Senegal and Niger control the airspace over Mali, and they have long-standing Notams (published under the GOOO/Dakar and DRRR/Niamey FIRs) warning that you can only fly between FL320-400 through the entire airspace in Mali north of the GABS/Bamako TMA due to military ops across the region.



26Feb22 USA Notam KICZ A0009/22 Avoid operating below FL260 in Mali's airspace due to ongoing fighting and militant activity.
26Feb22 USA US FAA Background Notice Avoid operating below FL260 in Mali's airspace due to ongoing fighting and militant activity.
09Apr20 France AIC 24/22 Overflights should be at FL320 or above.
16Aug17 Germany AIC 20/22 Overflights should be at FL260 or above.
09Jun17 UK UK AIP ENR 1.1 (1.4.5) Risk to aircraft overflying Mali airspace below 25,000ft AGL.
South Sudan
Following five years of civil war, a ceasefire has largely held since Sept 2018. Significant reduction in violence, but the political and security situation remains volatile. In the event of a serious deterioration, similar to those of July 2016 and Dec 2013, HSSJ/Juba airport may be closed at short notice. The UK, France and Germany still advise against overflying South Sudan below FL250/260 due to the risk posed by anti-aircraft weaponry. The US published a similar warning but rescinded it in Aug 2019.
════
--- Stated problem ---
From the airspace warnings text, copy the passage beginning with "26Feb22 USA Notam" and ending with "FL320 or above.", swapping "militant activity" for "insurgent activity".
════
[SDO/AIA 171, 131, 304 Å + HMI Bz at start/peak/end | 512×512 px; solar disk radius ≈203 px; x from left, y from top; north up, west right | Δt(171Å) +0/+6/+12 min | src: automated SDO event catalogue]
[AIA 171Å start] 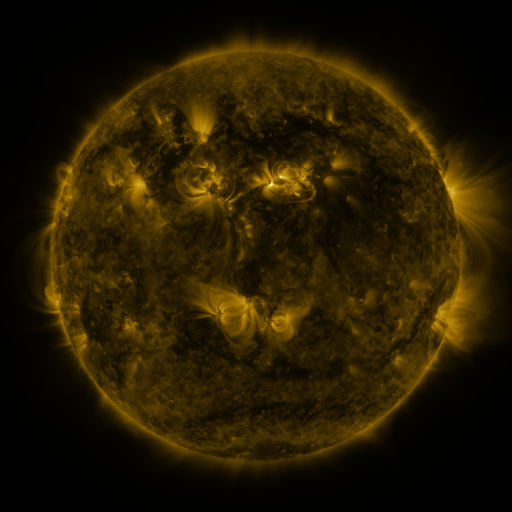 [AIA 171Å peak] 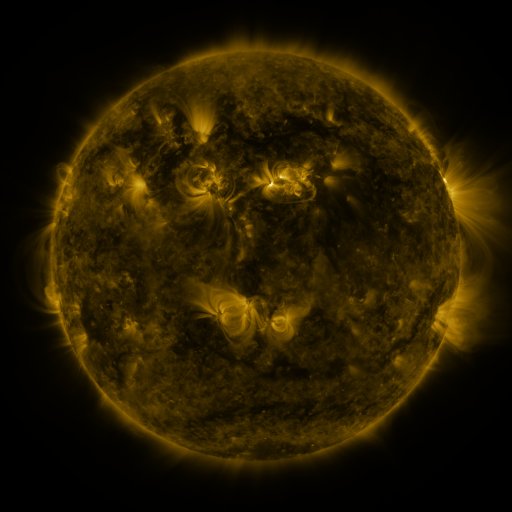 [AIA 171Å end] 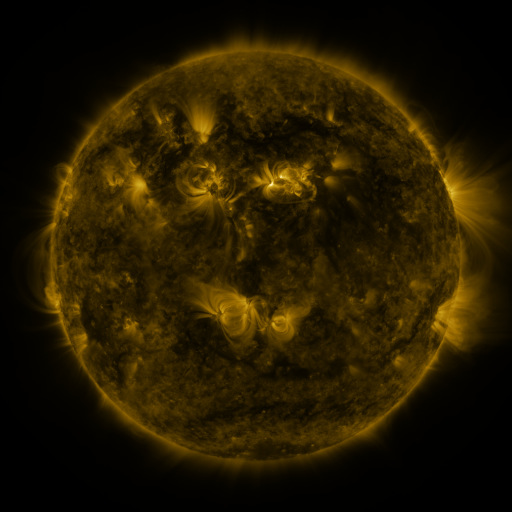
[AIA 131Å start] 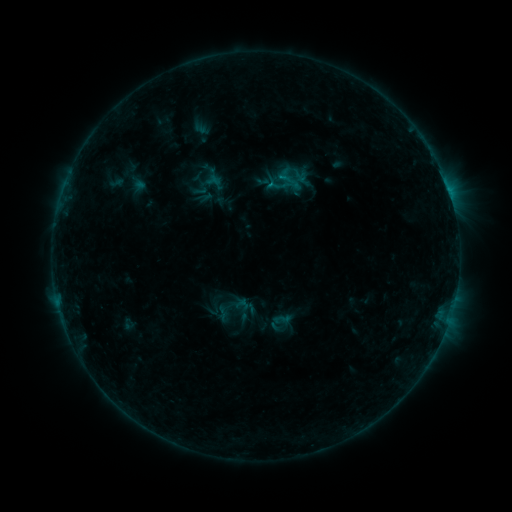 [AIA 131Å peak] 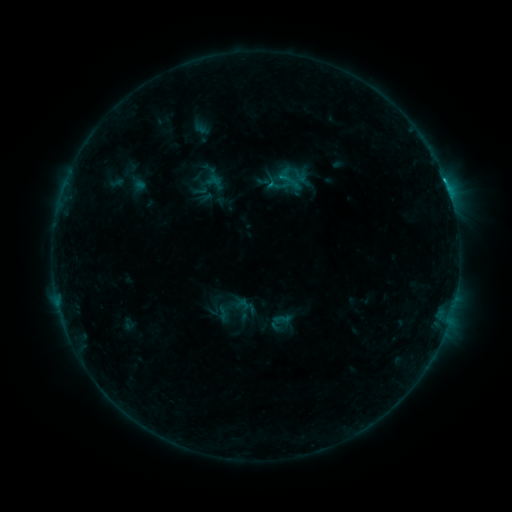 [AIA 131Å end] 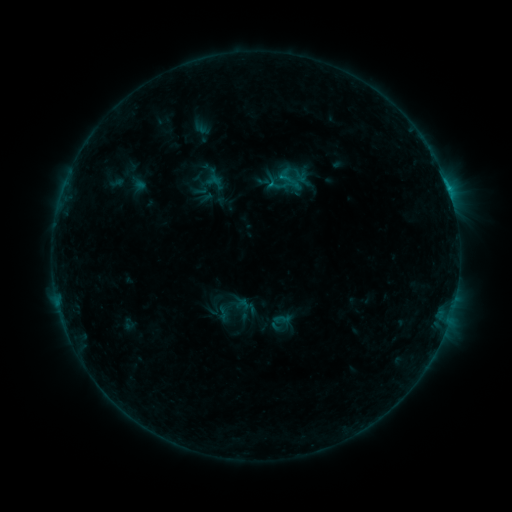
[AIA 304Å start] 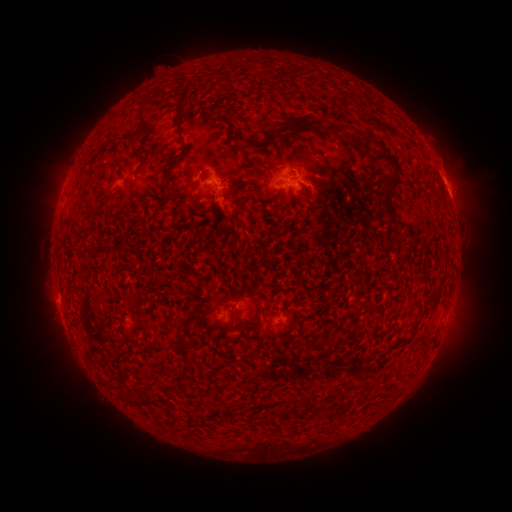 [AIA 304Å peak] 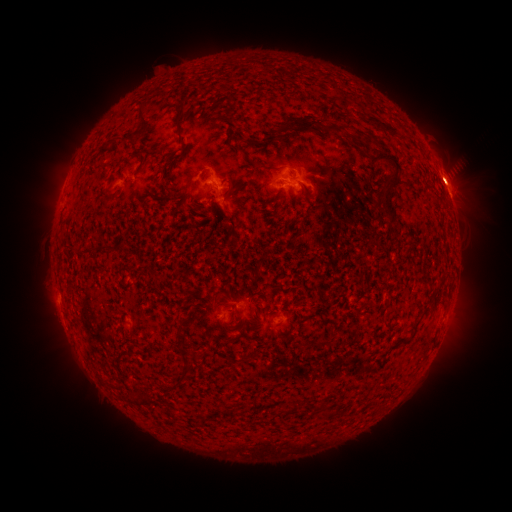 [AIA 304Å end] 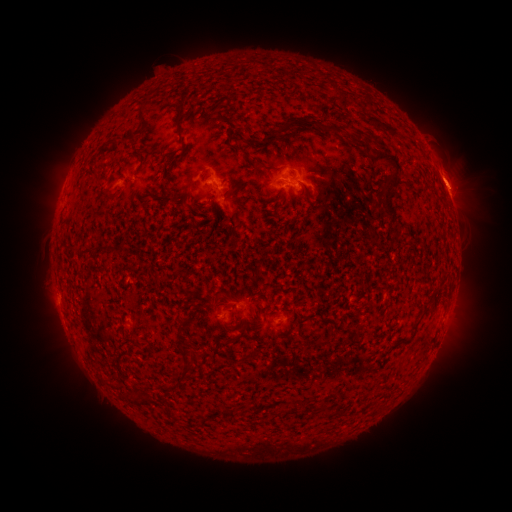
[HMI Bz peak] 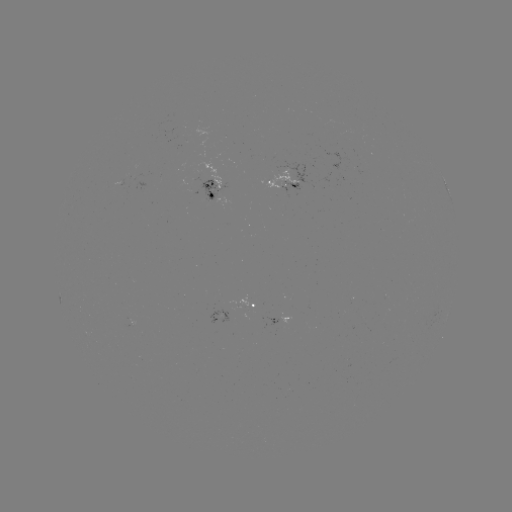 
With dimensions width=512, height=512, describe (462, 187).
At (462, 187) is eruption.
════
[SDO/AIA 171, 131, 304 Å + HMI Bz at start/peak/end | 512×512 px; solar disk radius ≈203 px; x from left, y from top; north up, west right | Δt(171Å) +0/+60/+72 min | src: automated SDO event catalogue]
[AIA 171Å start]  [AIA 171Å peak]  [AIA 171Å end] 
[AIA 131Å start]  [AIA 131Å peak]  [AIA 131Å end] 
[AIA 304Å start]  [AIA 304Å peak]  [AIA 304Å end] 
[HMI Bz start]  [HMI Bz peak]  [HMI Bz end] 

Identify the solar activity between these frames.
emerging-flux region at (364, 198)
════
--- Output ---
26Feb22 USA Notam KICZ A0009/22 Avoid operating below FL260 in Mali's airspace due to ongoing fighting and insurgent activity.
26Feb22 USA US FAA Background Notice Avoid operating below FL260 in Mali's airspace due to ongoing fighting and insurgent activity.
09Apr20 France AIC 24/22 Overflights should be at FL320 or above.